In the last month, two significant events have occurred. First, Australians voted in favour of equality in the form of the same sex marriage survey. Besides being an historical occasion, there is a lesson we can learn from this outcome. It shows that it is possible to engage the people in issues through the sharing of stories, which the Yes Campaign did very well. Second, the AICCM National Conference was held in the Blue Mountains, NSW, and was a resounding success. Similarly, stories and ideas were shared, progressing the dialogue about conservation and its relevance.
AICCM National Conference
Congratulations to Sheldon Teare and the NSW Division for the organisation of the National Conference. The theme ‘Collaborate Connect Conserve’ encouraged discussion around the core issues of conservation practice. The papers were engaging, as were the conversations and ideas brewing in the tea room. Some of the major areas of concern for AICCM membership are training opportunities, conservation of new materials and advocacy. The heritage listed Blue Mountains was a perfect place to convene and discuss these ideas.

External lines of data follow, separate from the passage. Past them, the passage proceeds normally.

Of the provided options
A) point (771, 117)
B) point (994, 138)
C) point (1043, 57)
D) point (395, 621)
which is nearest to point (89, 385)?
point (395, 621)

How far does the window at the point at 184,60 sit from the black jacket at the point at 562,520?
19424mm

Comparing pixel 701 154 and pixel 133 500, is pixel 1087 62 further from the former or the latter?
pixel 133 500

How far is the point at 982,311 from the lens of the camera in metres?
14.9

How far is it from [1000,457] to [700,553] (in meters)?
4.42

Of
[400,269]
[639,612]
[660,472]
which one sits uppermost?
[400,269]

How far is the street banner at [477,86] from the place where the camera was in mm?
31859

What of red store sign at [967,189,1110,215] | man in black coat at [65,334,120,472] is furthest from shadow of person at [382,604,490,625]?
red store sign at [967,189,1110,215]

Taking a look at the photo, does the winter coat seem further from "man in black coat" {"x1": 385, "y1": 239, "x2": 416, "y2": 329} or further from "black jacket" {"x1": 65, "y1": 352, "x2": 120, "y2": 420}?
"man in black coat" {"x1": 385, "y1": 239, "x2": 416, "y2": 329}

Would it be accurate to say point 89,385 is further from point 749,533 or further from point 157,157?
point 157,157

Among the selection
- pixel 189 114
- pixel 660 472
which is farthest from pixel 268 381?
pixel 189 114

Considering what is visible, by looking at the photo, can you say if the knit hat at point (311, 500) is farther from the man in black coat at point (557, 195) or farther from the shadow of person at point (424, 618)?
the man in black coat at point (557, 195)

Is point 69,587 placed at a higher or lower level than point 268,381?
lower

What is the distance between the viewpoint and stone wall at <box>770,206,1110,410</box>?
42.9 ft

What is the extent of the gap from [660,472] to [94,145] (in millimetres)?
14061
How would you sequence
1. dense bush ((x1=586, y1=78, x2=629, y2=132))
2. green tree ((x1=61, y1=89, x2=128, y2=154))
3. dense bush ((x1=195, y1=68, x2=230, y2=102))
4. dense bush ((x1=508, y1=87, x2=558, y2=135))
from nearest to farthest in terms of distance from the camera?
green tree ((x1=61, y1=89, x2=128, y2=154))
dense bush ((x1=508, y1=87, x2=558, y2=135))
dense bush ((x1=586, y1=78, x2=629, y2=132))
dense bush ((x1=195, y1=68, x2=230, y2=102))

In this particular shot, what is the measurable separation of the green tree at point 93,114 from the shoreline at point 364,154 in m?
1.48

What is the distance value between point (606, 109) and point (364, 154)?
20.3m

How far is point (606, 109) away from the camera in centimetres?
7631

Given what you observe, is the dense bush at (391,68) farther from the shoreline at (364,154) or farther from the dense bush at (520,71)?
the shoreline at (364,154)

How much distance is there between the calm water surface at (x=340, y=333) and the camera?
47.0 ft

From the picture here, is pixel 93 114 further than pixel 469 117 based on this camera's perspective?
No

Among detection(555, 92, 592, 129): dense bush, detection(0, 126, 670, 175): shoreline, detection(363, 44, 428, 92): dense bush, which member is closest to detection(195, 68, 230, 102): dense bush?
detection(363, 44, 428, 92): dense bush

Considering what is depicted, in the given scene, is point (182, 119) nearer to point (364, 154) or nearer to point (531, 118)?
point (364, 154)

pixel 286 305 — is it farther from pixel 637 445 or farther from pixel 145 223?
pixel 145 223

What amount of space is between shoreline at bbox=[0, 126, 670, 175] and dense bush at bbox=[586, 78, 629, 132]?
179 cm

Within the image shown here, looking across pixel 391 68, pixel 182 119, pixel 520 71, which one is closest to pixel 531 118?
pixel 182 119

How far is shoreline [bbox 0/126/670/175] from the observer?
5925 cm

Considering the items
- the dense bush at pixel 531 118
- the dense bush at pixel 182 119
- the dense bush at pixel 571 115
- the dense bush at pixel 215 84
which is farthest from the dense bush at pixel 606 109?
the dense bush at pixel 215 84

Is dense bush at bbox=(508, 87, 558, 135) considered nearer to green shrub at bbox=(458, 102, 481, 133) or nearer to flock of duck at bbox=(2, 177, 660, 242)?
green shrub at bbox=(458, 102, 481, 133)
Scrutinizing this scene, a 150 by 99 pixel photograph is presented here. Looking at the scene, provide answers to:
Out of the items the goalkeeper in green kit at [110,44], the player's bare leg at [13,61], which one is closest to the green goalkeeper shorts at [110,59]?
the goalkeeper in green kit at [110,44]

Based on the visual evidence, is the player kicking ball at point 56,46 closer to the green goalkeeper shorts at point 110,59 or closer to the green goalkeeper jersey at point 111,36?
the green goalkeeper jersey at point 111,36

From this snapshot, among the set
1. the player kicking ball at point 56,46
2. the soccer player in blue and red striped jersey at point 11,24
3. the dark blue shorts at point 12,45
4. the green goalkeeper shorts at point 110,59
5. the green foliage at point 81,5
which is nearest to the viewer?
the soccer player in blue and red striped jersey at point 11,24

The conference began with an inspirational talk by the keynote speaker, Tea Uglow, Creative Director, Google Creative Lab. When asked about conserving virtual reality experiences created by her team, Tea’s response was, “Sometimes I feel like I’m conserving an echo.” Tea shared the importance of access to art through the internet. She argued that although viewing an artwork in reality might be the ultimate experience, access is not available to everyone and the Google Art project shares artworks globally.
Education and training was a major issue that arose during the conference. Julian Bickersteth and Kim Morris both spoke about training, particularly hands on training, in conservation. This discussion progressed from the presented papers, to general conversation and resulted in a motion at the AGM to address this issue formally through a symposium. It is fantastic to see this outcome take place during the conference.
Another area of material conservation requiring research is that of managing plastics. Petronella Nel of the Grimwade Centre presented her paper on the ‘National framework for managing malignant plastics in museum collections,’ which responds to this issue and provides valuable funding for two PhDs.
Furthermore, Student Conservators at Melbourne (SC@M) is reaching out to conservators to participate in a mentoring program. The National Council is looking at supporting mentoring in the form of Professional Development points for Professional Members. A notice will be sent out regarding this idea that was presented at the AGM. Please contact SC@M directly to inquire about the program.
The Gedenkschrift, a tribute to Colin Pearson, took the delegates through a history of conservation in Australia explored through Colin’s extensive research and contribution to teaching. The Gedenkschrift concluded with Dr Jo Kirby Atkinson, Secretary General of IIC granting the IIC Lifetime Award to Colin Pearson posthumously.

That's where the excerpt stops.